- [Data provided]
*** Block opens ***
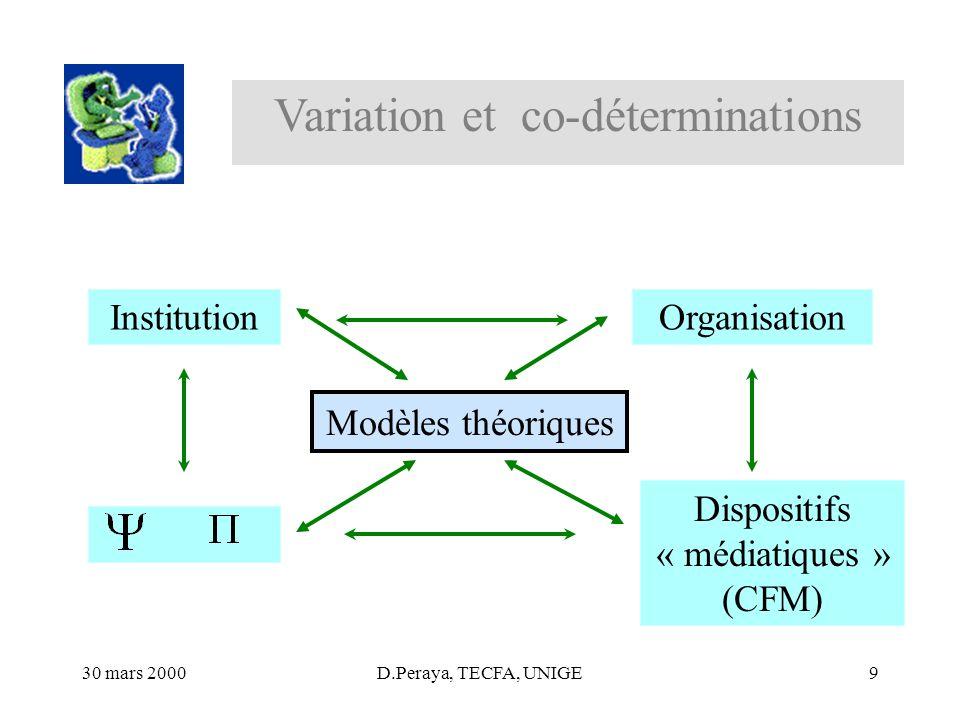 30 mars 2000D.Peraya, TECFA, UNIGE9 Variation et co-déterminations Institution Organisation Dispositifs « médiatiques » (CFM) Modèles théoriques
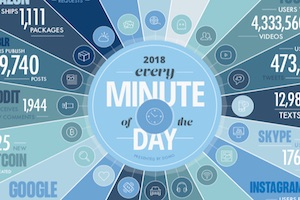 The Staggering Amount of Data Generated Online Every Minute [Infographic]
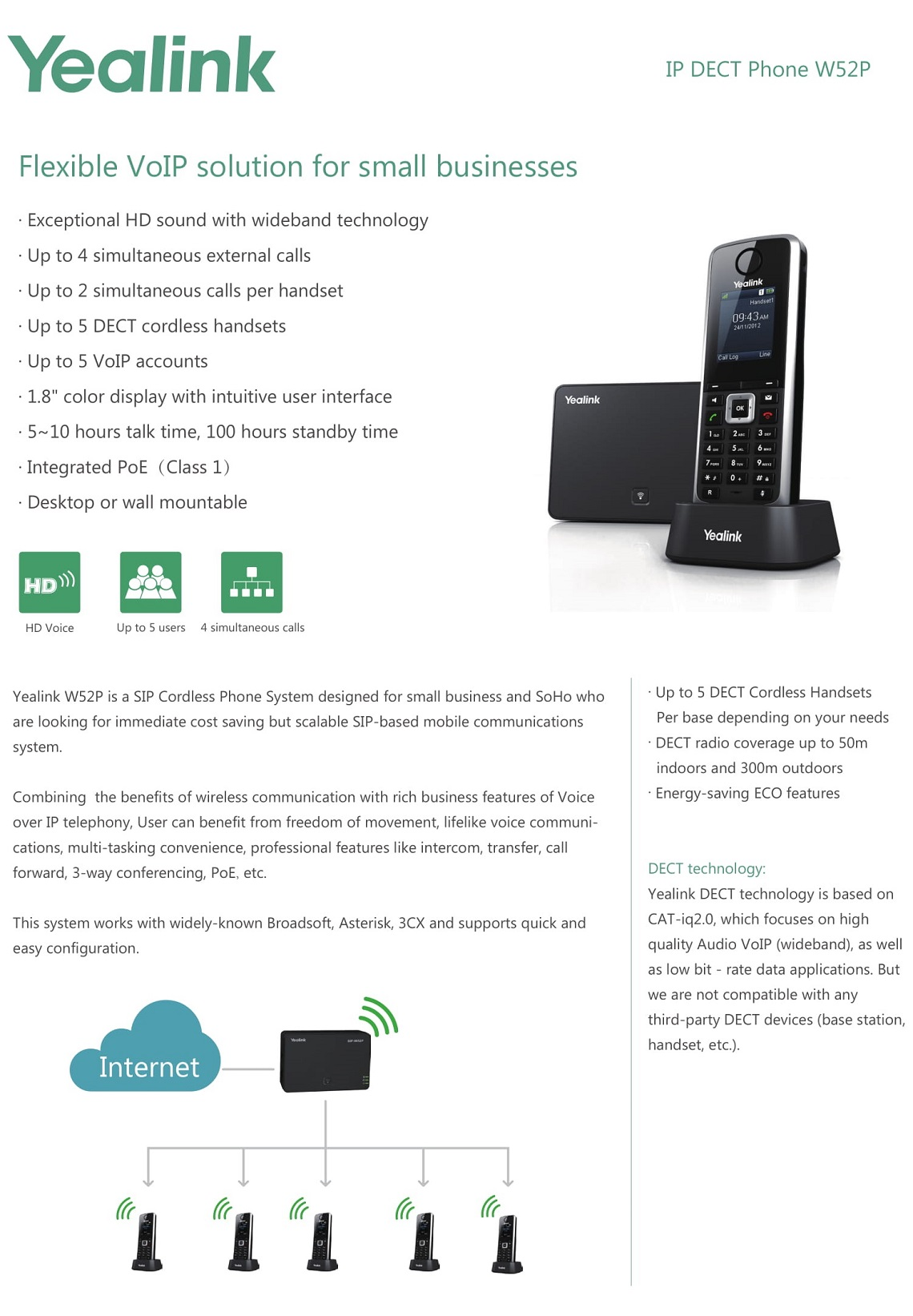 Yealink W52P HD IP-DECT Phone Includes Base Station 1x Handset Charger Belt Clip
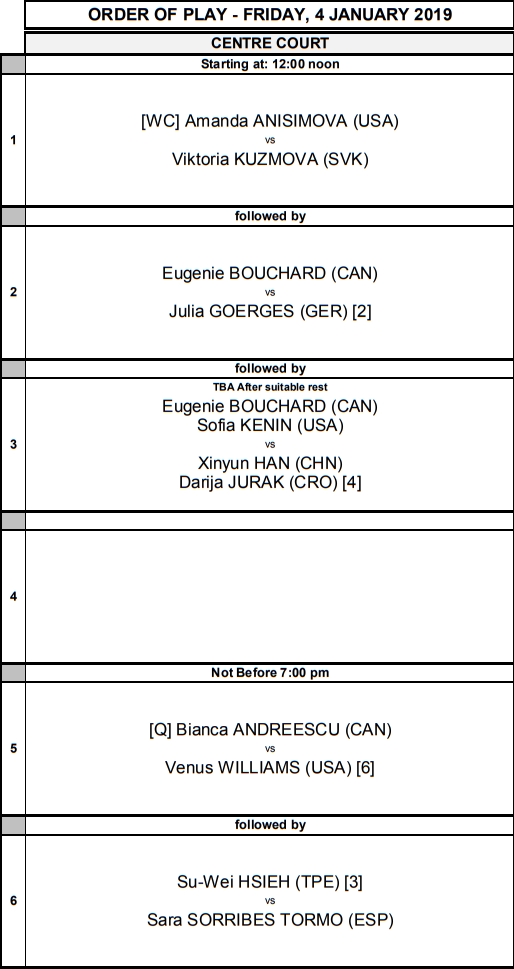 WTA AUCKLAND 2019 - Page 5 Unti1760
*** Block closes ***
- [Activity] Drop the pictures and reproduce the rest of the data exactly.

- [Task response]
 30 mars 2000D.Peraya, TECFA, UNIGE9 Variation et co-déterminations Institution Organisation Dispositifs « médiatiques » (CFM) Modèles théoriques
 The Staggering Amount of Data Generated Online Every Minute [Infographic]
 Yealink W52P HD IP-DECT Phone Includes Base Station 1x Handset Charger Belt Clip
 WTA AUCKLAND 2019 - Page 5 Unti1760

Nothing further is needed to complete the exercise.